That is what SEAS has felt like to me overall. It is a place full of people who care deeply, think across disciplines, and are always inviting you to explore something new. I came here to sharpen a specific set of tools, but I left with a much wider sense of the environment and my place in it.
What advice do you have for incoming students?
One piece of advice I would give incoming students is to show up fully, not just for the coursework, but for the conversations, the community and the unexpected opportunities that come your way. When I first came to SEAS, I carried a mindset that I think many people from my background can relate to: keep your head down, do the work and let the results speak for themselves. I still believe in the value of that. But one of the most important things I learned at SEAS is that it is also important to speak up about the things you care about. Your work matters, but your ideas matter too. Sometimes asking a question in class, sharing a perspective or speaking up in a group setting can create a ripple effect far beyond what you expect.

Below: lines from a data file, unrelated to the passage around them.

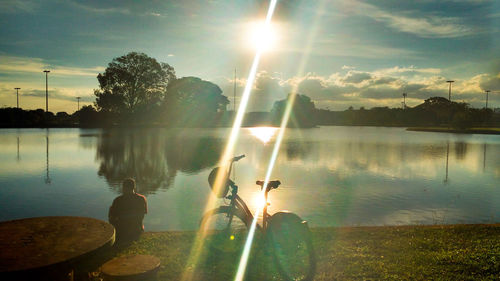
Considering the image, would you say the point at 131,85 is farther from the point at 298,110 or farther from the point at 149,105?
the point at 298,110

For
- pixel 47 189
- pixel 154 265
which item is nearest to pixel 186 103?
pixel 47 189

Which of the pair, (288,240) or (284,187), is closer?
(288,240)

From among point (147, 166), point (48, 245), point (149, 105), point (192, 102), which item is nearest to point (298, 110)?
point (192, 102)

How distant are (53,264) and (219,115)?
103202 millimetres

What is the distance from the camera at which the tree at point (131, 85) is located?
76.9 metres

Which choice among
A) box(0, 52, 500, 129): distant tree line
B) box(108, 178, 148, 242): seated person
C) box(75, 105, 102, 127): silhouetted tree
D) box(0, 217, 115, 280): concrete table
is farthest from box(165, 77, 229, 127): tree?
box(0, 217, 115, 280): concrete table

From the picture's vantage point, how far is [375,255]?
20.8ft

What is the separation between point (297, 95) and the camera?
18225 cm

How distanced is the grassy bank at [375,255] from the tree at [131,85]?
7496 centimetres

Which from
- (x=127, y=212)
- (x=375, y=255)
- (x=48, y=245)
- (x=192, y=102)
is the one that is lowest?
(x=375, y=255)

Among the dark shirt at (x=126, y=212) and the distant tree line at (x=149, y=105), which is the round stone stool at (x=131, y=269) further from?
the distant tree line at (x=149, y=105)

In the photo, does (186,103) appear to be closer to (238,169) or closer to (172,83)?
(172,83)

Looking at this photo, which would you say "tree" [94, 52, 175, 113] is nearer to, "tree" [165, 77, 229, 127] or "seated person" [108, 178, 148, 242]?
"tree" [165, 77, 229, 127]

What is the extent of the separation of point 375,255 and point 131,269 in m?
4.10
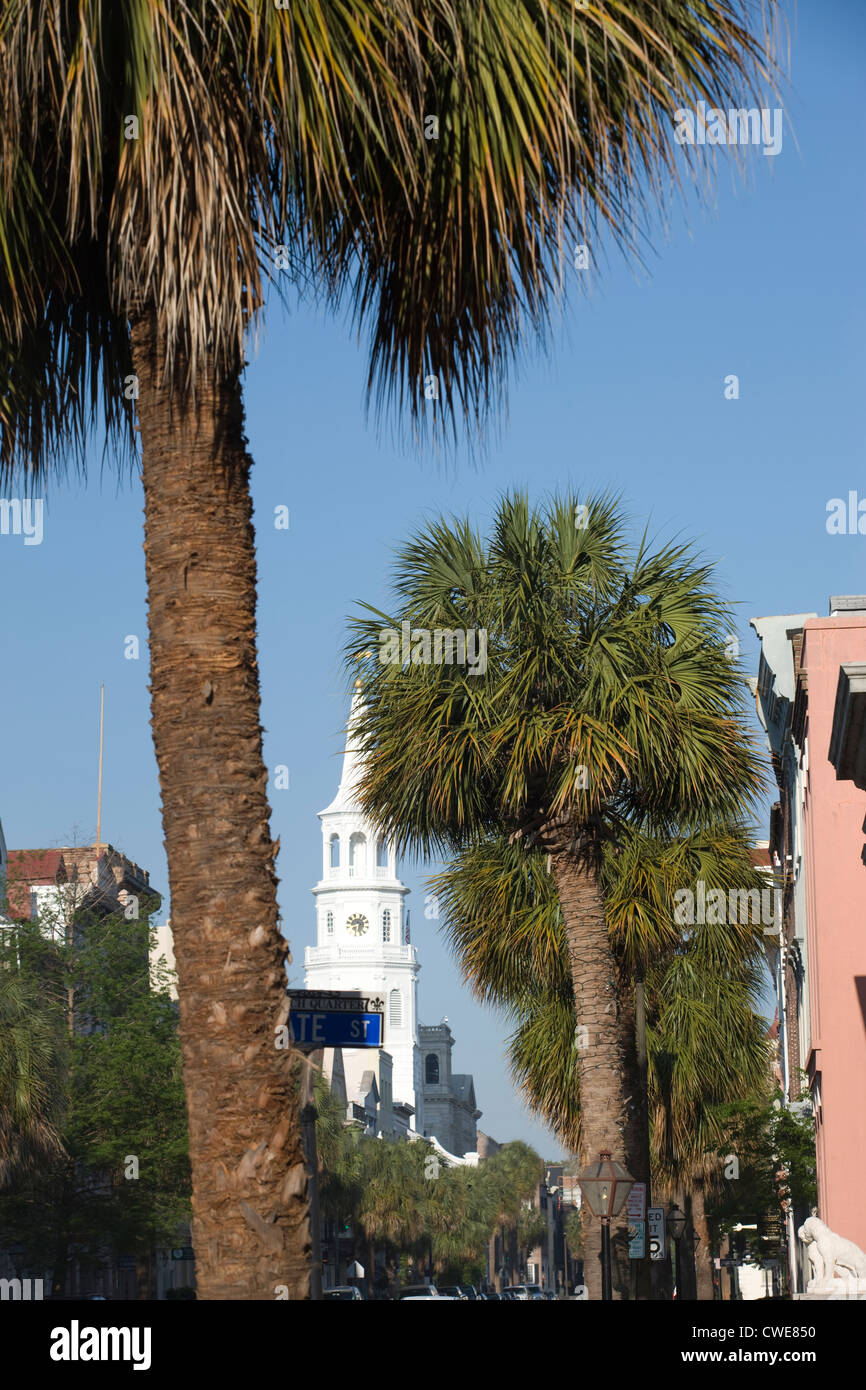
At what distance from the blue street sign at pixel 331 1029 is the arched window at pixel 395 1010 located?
166425 millimetres

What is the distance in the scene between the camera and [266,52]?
251 inches

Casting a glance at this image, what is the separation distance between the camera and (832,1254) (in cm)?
1631

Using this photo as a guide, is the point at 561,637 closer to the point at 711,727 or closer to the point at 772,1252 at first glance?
the point at 711,727

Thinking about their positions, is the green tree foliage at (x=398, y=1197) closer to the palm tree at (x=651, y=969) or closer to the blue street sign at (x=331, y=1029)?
the palm tree at (x=651, y=969)

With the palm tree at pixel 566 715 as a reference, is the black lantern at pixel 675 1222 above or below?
below

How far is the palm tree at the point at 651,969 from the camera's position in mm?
24250

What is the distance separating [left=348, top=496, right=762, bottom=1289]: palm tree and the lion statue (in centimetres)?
319

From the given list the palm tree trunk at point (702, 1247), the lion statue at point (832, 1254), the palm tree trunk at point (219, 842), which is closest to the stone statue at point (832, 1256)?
the lion statue at point (832, 1254)

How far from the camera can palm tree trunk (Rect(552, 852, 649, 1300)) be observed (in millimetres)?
19234

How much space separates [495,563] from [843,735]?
5578mm

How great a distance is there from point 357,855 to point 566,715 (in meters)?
153

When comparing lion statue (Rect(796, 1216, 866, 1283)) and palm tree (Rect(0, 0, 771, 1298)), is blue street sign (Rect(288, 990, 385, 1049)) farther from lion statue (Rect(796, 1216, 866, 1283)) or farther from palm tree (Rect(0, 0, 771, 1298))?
lion statue (Rect(796, 1216, 866, 1283))

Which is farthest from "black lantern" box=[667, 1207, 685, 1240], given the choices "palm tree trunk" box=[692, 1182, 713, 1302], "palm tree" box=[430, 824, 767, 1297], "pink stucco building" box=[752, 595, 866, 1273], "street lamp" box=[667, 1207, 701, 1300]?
"pink stucco building" box=[752, 595, 866, 1273]

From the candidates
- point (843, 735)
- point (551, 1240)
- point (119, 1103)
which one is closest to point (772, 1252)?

I would also encourage incoming students to be open to opportunities that may not seem like a perfect fit at first. Of course, it helps to have some guardrails and a sense of what matters most to you, but I think there is real value in saying yes more often than no, especially early on. Not every class, project, internship or conversation will map neatly onto your long-term goals in the first pass, and that is okay. Some of the most valuable parts of my experience came from following curiosity rather than trying to optimize every choice. Perfect can easily become the enemy of progress. SEAS offers so much range that part of the experience is learning to explore before you narrow.
What are your plans after graduation?
I graduated in December 2025 and now work at Antora Energy as a senior power strategy associate. Antora is a climate tech startup developing long-duration thermal energy storage to help decarbonize industry and build a cleaner, more reliable electric grid. In my role, I work on power strategy at the intersection of energy markets, analytics and deployment. It brings together many of the things that drew me to this field in the first place: energy systems, data-driven decision making, and the challenge of scaling climate solutions in the real world.
What excites me most is how closely this work connects to the reason I came to SEAS. I wanted to move into a role where I could contribute in a tangible way to decarbonization, and long-duration energy storage feels like one of the most important unsolved pieces of the energy transition. If we want a grid powered by a high share of intermittent renewable energy, we need better ways to store clean electricity and use it when it is needed most. Being able to work on that challenge every day feels both meaningful and energizing.